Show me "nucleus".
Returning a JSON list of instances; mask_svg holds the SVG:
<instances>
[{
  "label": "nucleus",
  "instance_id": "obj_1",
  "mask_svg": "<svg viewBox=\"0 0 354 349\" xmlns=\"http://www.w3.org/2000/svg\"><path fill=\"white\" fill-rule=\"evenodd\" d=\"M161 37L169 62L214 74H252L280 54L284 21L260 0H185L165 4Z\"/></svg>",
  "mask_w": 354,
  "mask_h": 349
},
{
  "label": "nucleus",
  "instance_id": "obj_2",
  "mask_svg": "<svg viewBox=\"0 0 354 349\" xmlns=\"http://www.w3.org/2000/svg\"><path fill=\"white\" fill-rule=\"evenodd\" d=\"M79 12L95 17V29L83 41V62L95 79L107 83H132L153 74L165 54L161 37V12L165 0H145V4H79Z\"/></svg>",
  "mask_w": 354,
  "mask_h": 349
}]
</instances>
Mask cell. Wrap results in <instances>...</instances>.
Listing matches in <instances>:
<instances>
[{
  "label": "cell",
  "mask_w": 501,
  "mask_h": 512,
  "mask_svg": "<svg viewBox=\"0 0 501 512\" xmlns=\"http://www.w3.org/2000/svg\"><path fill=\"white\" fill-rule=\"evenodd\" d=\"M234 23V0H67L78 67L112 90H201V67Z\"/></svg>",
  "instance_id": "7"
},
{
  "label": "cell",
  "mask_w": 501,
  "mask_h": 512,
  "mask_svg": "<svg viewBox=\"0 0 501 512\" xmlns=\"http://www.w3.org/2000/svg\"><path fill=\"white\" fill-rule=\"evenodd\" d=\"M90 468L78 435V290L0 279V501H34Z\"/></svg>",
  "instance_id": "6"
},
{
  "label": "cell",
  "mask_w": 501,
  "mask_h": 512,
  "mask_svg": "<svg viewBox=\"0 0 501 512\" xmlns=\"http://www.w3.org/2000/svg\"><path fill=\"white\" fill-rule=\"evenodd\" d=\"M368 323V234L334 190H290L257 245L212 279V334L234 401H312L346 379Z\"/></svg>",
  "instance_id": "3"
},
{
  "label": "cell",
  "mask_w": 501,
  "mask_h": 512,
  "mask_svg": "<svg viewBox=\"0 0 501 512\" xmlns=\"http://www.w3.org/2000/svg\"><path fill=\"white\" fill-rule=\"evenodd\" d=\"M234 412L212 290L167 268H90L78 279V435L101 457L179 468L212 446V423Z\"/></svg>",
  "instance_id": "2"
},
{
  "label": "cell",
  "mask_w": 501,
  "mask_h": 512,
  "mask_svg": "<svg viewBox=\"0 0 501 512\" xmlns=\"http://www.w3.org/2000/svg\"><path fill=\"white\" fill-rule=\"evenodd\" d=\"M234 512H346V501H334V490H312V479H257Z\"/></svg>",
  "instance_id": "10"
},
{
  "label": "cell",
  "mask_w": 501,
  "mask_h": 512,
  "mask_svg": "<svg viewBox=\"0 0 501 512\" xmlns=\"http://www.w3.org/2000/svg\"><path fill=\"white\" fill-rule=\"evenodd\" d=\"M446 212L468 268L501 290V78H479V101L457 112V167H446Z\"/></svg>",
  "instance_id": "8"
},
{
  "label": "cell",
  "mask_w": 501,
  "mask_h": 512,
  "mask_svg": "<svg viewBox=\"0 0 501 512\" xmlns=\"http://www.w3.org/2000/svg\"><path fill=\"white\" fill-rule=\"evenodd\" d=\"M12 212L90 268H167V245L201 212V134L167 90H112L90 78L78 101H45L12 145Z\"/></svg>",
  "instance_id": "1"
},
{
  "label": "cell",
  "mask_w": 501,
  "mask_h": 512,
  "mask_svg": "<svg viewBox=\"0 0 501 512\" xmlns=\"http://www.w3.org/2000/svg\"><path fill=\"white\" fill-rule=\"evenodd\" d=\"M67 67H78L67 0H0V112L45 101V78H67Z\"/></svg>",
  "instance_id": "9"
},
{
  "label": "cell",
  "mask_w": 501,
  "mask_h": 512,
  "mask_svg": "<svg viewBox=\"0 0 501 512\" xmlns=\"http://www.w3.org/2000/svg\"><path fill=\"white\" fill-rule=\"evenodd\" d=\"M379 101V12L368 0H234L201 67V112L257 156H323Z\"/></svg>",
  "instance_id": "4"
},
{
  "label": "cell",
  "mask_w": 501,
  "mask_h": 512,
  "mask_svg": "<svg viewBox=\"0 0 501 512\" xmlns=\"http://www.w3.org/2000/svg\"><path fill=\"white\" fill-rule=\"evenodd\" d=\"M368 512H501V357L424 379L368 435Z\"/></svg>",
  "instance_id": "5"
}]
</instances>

Task directions:
Copy the entries above word for word, starting at their first line and ending at the line that contains "Mask cell. Wrap", with both of those lines included.

Reply to the task:
Show me "nucleus".
Returning a JSON list of instances; mask_svg holds the SVG:
<instances>
[{
  "label": "nucleus",
  "instance_id": "obj_1",
  "mask_svg": "<svg viewBox=\"0 0 354 349\" xmlns=\"http://www.w3.org/2000/svg\"><path fill=\"white\" fill-rule=\"evenodd\" d=\"M161 37L169 62L214 74H252L280 54L284 21L260 0H185L165 4Z\"/></svg>",
  "mask_w": 354,
  "mask_h": 349
},
{
  "label": "nucleus",
  "instance_id": "obj_2",
  "mask_svg": "<svg viewBox=\"0 0 354 349\" xmlns=\"http://www.w3.org/2000/svg\"><path fill=\"white\" fill-rule=\"evenodd\" d=\"M79 12L95 17V29L83 41V62L95 79L107 83H132L153 74L165 54L161 37V12L165 0H145V4H79Z\"/></svg>",
  "mask_w": 354,
  "mask_h": 349
}]
</instances>
Mask cell. Wrap results in <instances>...</instances>.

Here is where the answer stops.